As 19-year-old Annalisa Martinez put it, "It's our job to be leaders." She made the comment after she and a group of her peers from a Catholic parish in Denver met with Colorado's U.S. senators on Capitol Hill for an environmental cause: urging federal protection for Browns Canyon in Colorado. Ranging in age from 12 to 19, the Latino youths from Denver's St. Cajetan Parish and an organization called Environmental Learning for Kids were brought together by the Washington-based Hispanic Access Foundation.

Maite Arce, executive director of the foundation, founded the nonprofit after growing up as the child of Mexican immigrants who had trouble accessing information and resources in their new country. The foundation has partnerships with mostly faith-based community groups, such as St. Cajetan, to organize events and programs that inform Hispanics about education, voting, the environment and other issues, as well as to promote responsible citizenship and community involvement. St. Cajetan is one of the oldest Hispanic Catholic parishes in the Denver Archdiocese. Over a three-day visit in Washington in mid-September, the youths' schedule included a meeting with Sens. Mark Udall and Michael Bennet, both Colorado Democrats, to express their concern for Browns Canyon and to promote scholarships for Hispanic students. The canyon, southwest of the Denver metro area, is a popular place for hiking, camping, viewing wildlife, fishing and white-water rafting.
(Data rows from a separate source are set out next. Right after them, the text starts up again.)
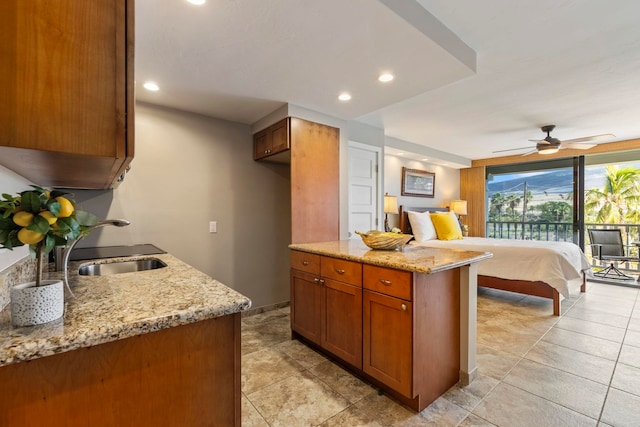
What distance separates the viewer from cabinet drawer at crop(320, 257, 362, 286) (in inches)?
76.3

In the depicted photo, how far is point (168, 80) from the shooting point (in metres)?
2.24

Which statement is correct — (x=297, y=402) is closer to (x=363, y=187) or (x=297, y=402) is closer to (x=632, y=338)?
(x=363, y=187)

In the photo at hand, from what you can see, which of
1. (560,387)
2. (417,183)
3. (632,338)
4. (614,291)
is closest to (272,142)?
(560,387)

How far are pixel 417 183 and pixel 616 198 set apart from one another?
12.0 feet

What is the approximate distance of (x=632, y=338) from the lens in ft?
8.42

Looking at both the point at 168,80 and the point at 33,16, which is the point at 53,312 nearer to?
the point at 33,16

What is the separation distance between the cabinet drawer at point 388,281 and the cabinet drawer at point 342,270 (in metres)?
0.07

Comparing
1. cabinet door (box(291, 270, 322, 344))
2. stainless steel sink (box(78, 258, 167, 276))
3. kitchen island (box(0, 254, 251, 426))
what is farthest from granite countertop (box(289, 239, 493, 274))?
stainless steel sink (box(78, 258, 167, 276))

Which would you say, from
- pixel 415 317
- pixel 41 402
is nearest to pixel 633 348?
pixel 415 317

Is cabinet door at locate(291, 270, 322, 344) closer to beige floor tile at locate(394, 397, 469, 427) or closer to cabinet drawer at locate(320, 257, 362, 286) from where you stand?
cabinet drawer at locate(320, 257, 362, 286)

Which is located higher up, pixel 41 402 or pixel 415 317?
pixel 41 402

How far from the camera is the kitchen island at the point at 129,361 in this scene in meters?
0.69

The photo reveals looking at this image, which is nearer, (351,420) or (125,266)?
(351,420)

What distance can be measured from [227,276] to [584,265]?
459 cm
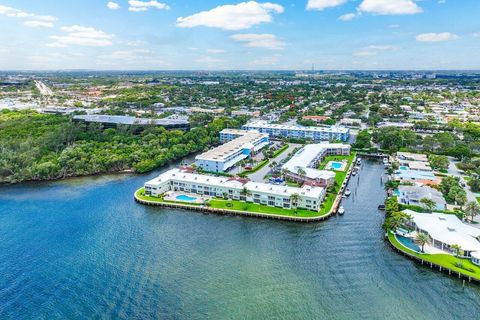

Udall has proposed that Congress designate it as national monument or wildlife preserve. It's a place the youths and many others have grown to love, they said. Last year, the Hispanic Access Foundation and Environmental Learning for Kids sponsored a fishing education day there; 250 families participated in the trip, the first of its kind for many in the group.

This past summer, 68 youths and their parents went on a camping trip to the canyon. Udall has said giving a special designation to Browns Canyon would bring jobs to the state and put the area "on the map" and attract visitors. It also needs protection, advocates say, because illegal roads in the area have led "to erosion and habitat destruction." Linda Sosa, a spokeswoman for St. Cajetan, said considers herself a second mother to the seven 12- to 19-year-old girls she brought to Washington. Hispanic immigrants to the United States "don't know the systems. I don't want that for these kids," she said, adding that the Catholic Church has a role in educating Hispanics about how government works.

"The church is more than prayer, we can be the voices outside the church." Sosa has taught catechism classes for 30 years at St. Cajetan, which was established in 1922. Her involvement has given her a connection to parish youths. All but two of the St. Cajetan girls were on their first trip to Washington. Speaking a mix of English and Spanish throughout the day, several of them mentioned to a Catholic News Service reporter they were "missing the mountains."

Money for their trip came from a combination of fundraisers, parish donations and matching funds from the Hispanic Access Foundation. The summer camping trip to Browns Canyon gave them a chance to see wildlife and to go white-water rafting on the Arkansas River -- and it sparked the youths' interest in protecting the canyon. They began asking Sosa what they could do, which led to her teaming up with the foundation and coordinating the trip and a chance to talk to Udall and Bennet. Arce told CNS that the group's interest in the outdoors and the environment is reflected in a 2012 survey on Latinos and the environment, conducted by the Sierra Club and the National Council of La Raza. Nine in 10 respondents said people "have moral responsibility to take care of God's creation on this earth -- the wilderness, and forests, the oceans, lakes and rivers." During a picnic lunch in Lafayette Park across from the White House, where they headed later that afternoon to talk to staffers, Annalisa Martinez told CNS that Udall and Bennet "were very involved in hearing what we had to say." The oldest in the group, she is finishing an associate's degree in early childhood education. Her niece, 12 year-old Anastasia Martinez was the youngest. She'd like to become a geologist or horse trainer.

"My mother and I grew up in those mountains," she said. "If they were destroyed it would break our hearts." Jennie Hurrieta, 17, told CNS the group had a lot of support from St. Cajetan Parish, especially from its pastor, Theatine Father Tomas Fraile. "Father Tomas was very supportive, he baptized all of us, he really wants us to succeed," she said, adding that the priest encourages them to be leaders in their community and their church. "This world isn't ours, it's God's, we are preserving it for future generations," she added.

"Linda Sosa and the students are doing a wonderful job going to D.C. and talking to senators," Father Fraile told CNS later in a telephone interview.

"If we Christians and Catholics believe in God, we have a moral responsibility to take care of God's children the same way we have the responsibility of taking care of the whole of God's creation."